そして、宝瓶宮――である。
アクエリアスのカミュが守護する第11番目の宮。


おそらく、自分にとって最も手強い敵――が、このカミュだろうと、氷河は踏んでいた。
そろそろ卑怯な手も出尽くしている。
アクエリアスのカミュは氷河にとって最も近しい黄金聖闘士であり、それ故にまた、最も理解できない男だったのだ。

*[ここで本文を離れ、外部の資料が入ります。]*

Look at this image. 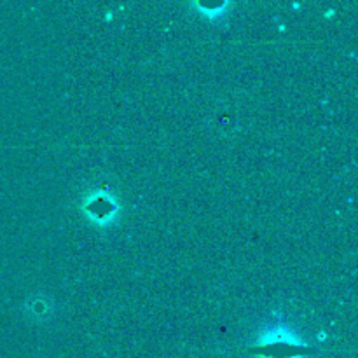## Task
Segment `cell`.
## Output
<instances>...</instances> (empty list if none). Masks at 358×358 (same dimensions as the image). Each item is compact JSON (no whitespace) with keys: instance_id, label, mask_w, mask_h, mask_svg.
I'll return each mask as SVG.
<instances>
[{"instance_id":"cell-1","label":"cell","mask_w":358,"mask_h":358,"mask_svg":"<svg viewBox=\"0 0 358 358\" xmlns=\"http://www.w3.org/2000/svg\"><path fill=\"white\" fill-rule=\"evenodd\" d=\"M266 358H299L304 355V348L301 350L299 345L289 341V338H278L275 336V339H269L268 343L262 348Z\"/></svg>"}]
</instances>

とりあえず、シュラ同様シャレで攻めてみるかと、栗羊羹を出して、またしてもくだらないシャレを口にする。

「和菓子の師は和菓子も同然」

「………………………」

シャレの出来は最悪だったが、カミュは何の反応も示さない。
笑いもしなければ怒りもせず、ぬぼーっと、くだらないシャレを言った氷河を視界に映している。

(……やはり、手強いな)

実のところ、さすがの氷河も、自分の師も同然のこの男には、どう対抗すればいいのかわからなかったのである。カミュの無気力・無感動・無反応に苛立ちを覚えつつ、とりあえず、城戸邸のワインセラーから掠め取ってきたコニャックを賄賂として差し出してみるかと、氷河が思ったその時だった。

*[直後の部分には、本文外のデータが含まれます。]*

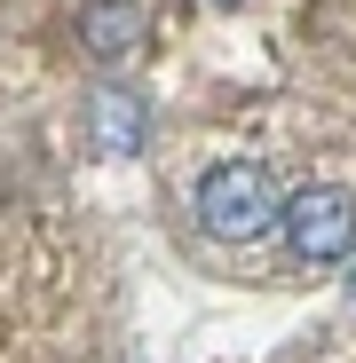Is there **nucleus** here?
<instances>
[{"mask_svg":"<svg viewBox=\"0 0 356 363\" xmlns=\"http://www.w3.org/2000/svg\"><path fill=\"white\" fill-rule=\"evenodd\" d=\"M143 127H151V111H143V95H127V87H103V95H95V111H87V135H95L111 158L143 150Z\"/></svg>","mask_w":356,"mask_h":363,"instance_id":"20e7f679","label":"nucleus"},{"mask_svg":"<svg viewBox=\"0 0 356 363\" xmlns=\"http://www.w3.org/2000/svg\"><path fill=\"white\" fill-rule=\"evenodd\" d=\"M190 206H198V229L214 237V245H254V237H269V229L285 221L277 182H269V166H254V158L206 166V182H198Z\"/></svg>","mask_w":356,"mask_h":363,"instance_id":"f257e3e1","label":"nucleus"},{"mask_svg":"<svg viewBox=\"0 0 356 363\" xmlns=\"http://www.w3.org/2000/svg\"><path fill=\"white\" fill-rule=\"evenodd\" d=\"M214 9H237V0H214Z\"/></svg>","mask_w":356,"mask_h":363,"instance_id":"39448f33","label":"nucleus"},{"mask_svg":"<svg viewBox=\"0 0 356 363\" xmlns=\"http://www.w3.org/2000/svg\"><path fill=\"white\" fill-rule=\"evenodd\" d=\"M348 292H356V269H348Z\"/></svg>","mask_w":356,"mask_h":363,"instance_id":"423d86ee","label":"nucleus"},{"mask_svg":"<svg viewBox=\"0 0 356 363\" xmlns=\"http://www.w3.org/2000/svg\"><path fill=\"white\" fill-rule=\"evenodd\" d=\"M285 245L301 269H340L356 253V190L309 182L301 198H285Z\"/></svg>","mask_w":356,"mask_h":363,"instance_id":"f03ea898","label":"nucleus"},{"mask_svg":"<svg viewBox=\"0 0 356 363\" xmlns=\"http://www.w3.org/2000/svg\"><path fill=\"white\" fill-rule=\"evenodd\" d=\"M72 32H80V48L95 64H119V55L143 48V0H80Z\"/></svg>","mask_w":356,"mask_h":363,"instance_id":"7ed1b4c3","label":"nucleus"}]
</instances>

水瓶座の黄金聖闘士の、恐ろしくスローテンポな反応が返ってきたのは。

「うまい」
「へ……?」
「ははははははははは。和菓子の師は和菓子も同然で栗羊羹を出すとは、実にうまいシャレだ」
「………………」

ギリシャ語で『和菓子』と『我が師』の発音が同じかどうかはさておいて、それは、あまりにも遅すぎる反応だった。
もしかしたら、彼はギャグの解凍に時間を要する男だったのかもしれない。

(さ…さすがはアクエリアスのカミュ。わ…訳がわからん)

氷河はすさまじい脱力感に襲われたが、ともかく目的は達したのである。

取り出しかけていた、軽く50万はするミシェル・カミュ・ロイヤル・バカラは、自分のために取っておくことにして、代わりに2000円のカミュのVSOPを置き土産に、氷河は宝瓶宮を後にした。